Our application's architecture followed a streamlined workflow familiar in video and audio processing. An input stream, such as an SRT stream, underwent demuxing to reveal metadata and streams. Compressed stream data was decoded, and optional filters were applied to raw frames, such as resizing for optimization. Notably, video streams from MPEG-TS were transmitted directly to WebRTC peers without decoding, leveraging WebRTC's inherent support for H.264 (AVC) video codec. However, audio transcoding from AAC to OPUS was necessary to achieve compatibility with browser peers. This approach caters to use cases like confidence monitoring or content preview, where maintaining unaltered visual fidelity is essential.

Getting Started

For those interested in exploring our solution, two options are available: building from source code or using our Docker images (compatible with Ubuntu systems only). Here, we demonstrate the Docker option.

Generate an SRT test source, for example, using our testsrc Docker container:

docker run --rm -p 1234:1234/udp eyevinntechnology/testsrc

An SRT stream (in listener mode) is then available at srt://127.0.0.1:1234. Then run the srt-whep application:

docker run --rm --network host eyevinntechnology/srt-whep -i 127.0.0.1:1234 -o 127.0.0.1:8888 -p 8000 -s caller

It will connect to the SRT test stream in caller mode as the generated SRT stream is in listener mode.

WHEP endpoint is available at http://localhost:8000/channel. You can then play it for example using our WebRTC Player.

Challenges: Overcoming Hurdles

Our journey to integrate SRT streaming with browser playback encountered several challenges.

Complexity in Tool Compatibility: The intricacies of tool compatibility emerged as we engaged with tools like FFmpeg/FFplay and GStreamer. Despite the apparent simplicity of creating and playing an SRT stream, intricacies arose due to diverse toolsets across platforms. An SRT stream generated using FFmpeg, for instance, might not seamlessly harmonize with GStreamer without precise configuration. Even seemingly minor details, like a missing bitrate parameter, could disrupt streaming unexpectedly.

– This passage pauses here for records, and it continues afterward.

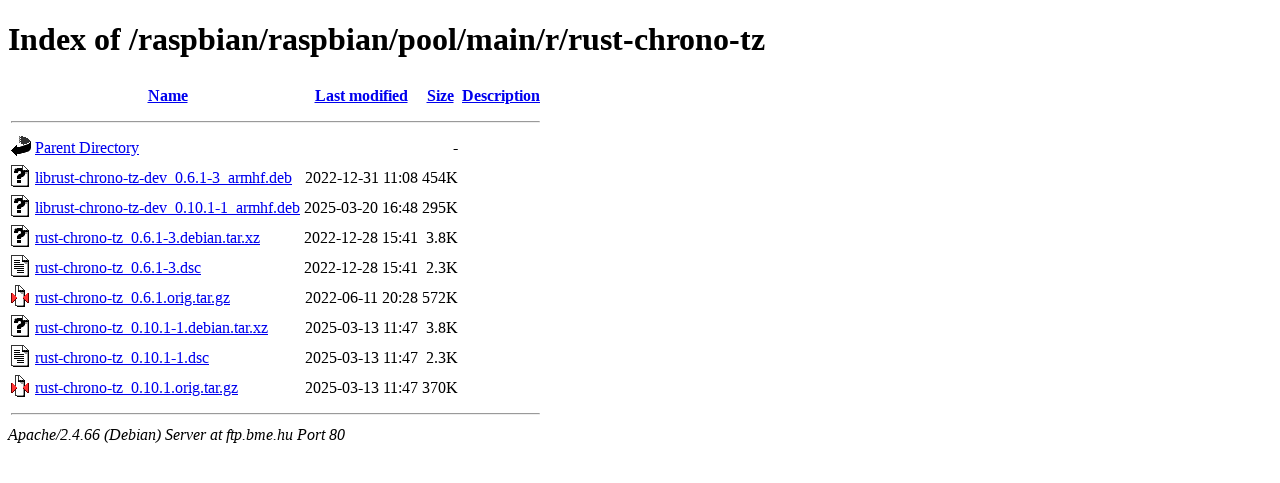

--- FILE ---
content_type: text/html;charset=UTF-8
request_url: http://ftp.bme.hu/raspbian/raspbian/pool/main/r/rust-chrono-tz/?C=D;O=A
body_size: 694
content:
<!DOCTYPE HTML PUBLIC "-//W3C//DTD HTML 4.01//EN" "http://www.w3.org/TR/html4/strict.dtd">
<html>
 <head>
  <title>Index of /raspbian/raspbian/pool/main/r/rust-chrono-tz</title>
 </head>
 <body>
<h1>Index of /raspbian/raspbian/pool/main/r/rust-chrono-tz</h1>
  <table>
   <tr><th valign="top"><img src="/icons/blank.gif" alt="[ICO]"></th><th><a href="?C=N;O=A">Name</a></th><th><a href="?C=M;O=A">Last modified</a></th><th><a href="?C=S;O=A">Size</a></th><th><a href="?C=D;O=D">Description</a></th></tr>
   <tr><th colspan="5"><hr></th></tr>
<tr><td valign="top"><img src="/icons/back.gif" alt="[PARENTDIR]"></td><td><a href="/raspbian/raspbian/pool/main/r/">Parent Directory</a></td><td>&nbsp;</td><td align="right">  - </td><td>&nbsp;</td></tr>
<tr><td valign="top"><img src="/icons/unknown.gif" alt="[   ]"></td><td><a href="librust-chrono-tz-dev_0.6.1-3_armhf.deb">librust-chrono-tz-dev_0.6.1-3_armhf.deb</a></td><td align="right">2022-12-31 11:08  </td><td align="right">454K</td><td>&nbsp;</td></tr>
<tr><td valign="top"><img src="/icons/unknown.gif" alt="[   ]"></td><td><a href="librust-chrono-tz-dev_0.10.1-1_armhf.deb">librust-chrono-tz-dev_0.10.1-1_armhf.deb</a></td><td align="right">2025-03-20 16:48  </td><td align="right">295K</td><td>&nbsp;</td></tr>
<tr><td valign="top"><img src="/icons/unknown.gif" alt="[   ]"></td><td><a href="rust-chrono-tz_0.6.1-3.debian.tar.xz">rust-chrono-tz_0.6.1-3.debian.tar.xz</a></td><td align="right">2022-12-28 15:41  </td><td align="right">3.8K</td><td>&nbsp;</td></tr>
<tr><td valign="top"><img src="/icons/text.gif" alt="[TXT]"></td><td><a href="rust-chrono-tz_0.6.1-3.dsc">rust-chrono-tz_0.6.1-3.dsc</a></td><td align="right">2022-12-28 15:41  </td><td align="right">2.3K</td><td>&nbsp;</td></tr>
<tr><td valign="top"><img src="/icons/compressed.gif" alt="[   ]"></td><td><a href="rust-chrono-tz_0.6.1.orig.tar.gz">rust-chrono-tz_0.6.1.orig.tar.gz</a></td><td align="right">2022-06-11 20:28  </td><td align="right">572K</td><td>&nbsp;</td></tr>
<tr><td valign="top"><img src="/icons/unknown.gif" alt="[   ]"></td><td><a href="rust-chrono-tz_0.10.1-1.debian.tar.xz">rust-chrono-tz_0.10.1-1.debian.tar.xz</a></td><td align="right">2025-03-13 11:47  </td><td align="right">3.8K</td><td>&nbsp;</td></tr>
<tr><td valign="top"><img src="/icons/text.gif" alt="[TXT]"></td><td><a href="rust-chrono-tz_0.10.1-1.dsc">rust-chrono-tz_0.10.1-1.dsc</a></td><td align="right">2025-03-13 11:47  </td><td align="right">2.3K</td><td>&nbsp;</td></tr>
<tr><td valign="top"><img src="/icons/compressed.gif" alt="[   ]"></td><td><a href="rust-chrono-tz_0.10.1.orig.tar.gz">rust-chrono-tz_0.10.1.orig.tar.gz</a></td><td align="right">2025-03-13 11:47  </td><td align="right">370K</td><td>&nbsp;</td></tr>
   <tr><th colspan="5"><hr></th></tr>
</table>
<address>Apache/2.4.66 (Debian) Server at ftp.bme.hu Port 80</address>
</body></html>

Browser Support for WebRTC Codecs: Navigating the nuances of browser support for WebRTC codecs presented another challenge. Widely-used video codecs like H.264 and H.265 thrived within tools like ffmpeg. However, aligning these codecs harmoniously with browser prerequisites was a complex endeavor. While the WebRTC standard embraced both H.264 and H.265 video streams, browser compatibility revolved around video profiles. Chrome exhibited versatility, supporting all profiles – baseline, main, and high – catering to diverse developer needs. On the contrary, Safari displayed exclusivity, embracing only the Baseline profile. This diversity necessitated strategic decisions, carefully balancing codec capabilities, WebRTC's potential, and browser preferences for a seamless union of streaming and browsing experiences.

Cross-Platform Compatibility. The pursuit of cross-platform compatibility emerged as a formidable challenge, encompassing devices, operating systems, and browser ecosystems. Seamlessly delivering content across this spectrum required a comprehensive understanding of browser intricacies and interactions with underlying operating systems. Variances in audio and video handling, network conditions, and user behaviors contributed to a complex tapestry.

Realizing cross-platform compatibility demanded a harmonious fusion of technologies – from SRT streaming and WebRTC to GStreamer and Rust. Each component needed to align cohesively to ensure a uniform experience for users, irrespective of their chosen platform.

Summary: The Odyssey of Integration

Our journey to seamlessly integrate SRT streaming with web browsers was rooted in a commitment to effective solutions and adaptability in the face of evolving technology. The convergence of WebRTC for seamless playback, browser-approved codecs, and cross-platform tools encapsulated our approach. This harmonization ensured that processes, testing, and accessibility converged harmoniously, underscoring our dedication to an interactive and universally accessible streaming solution.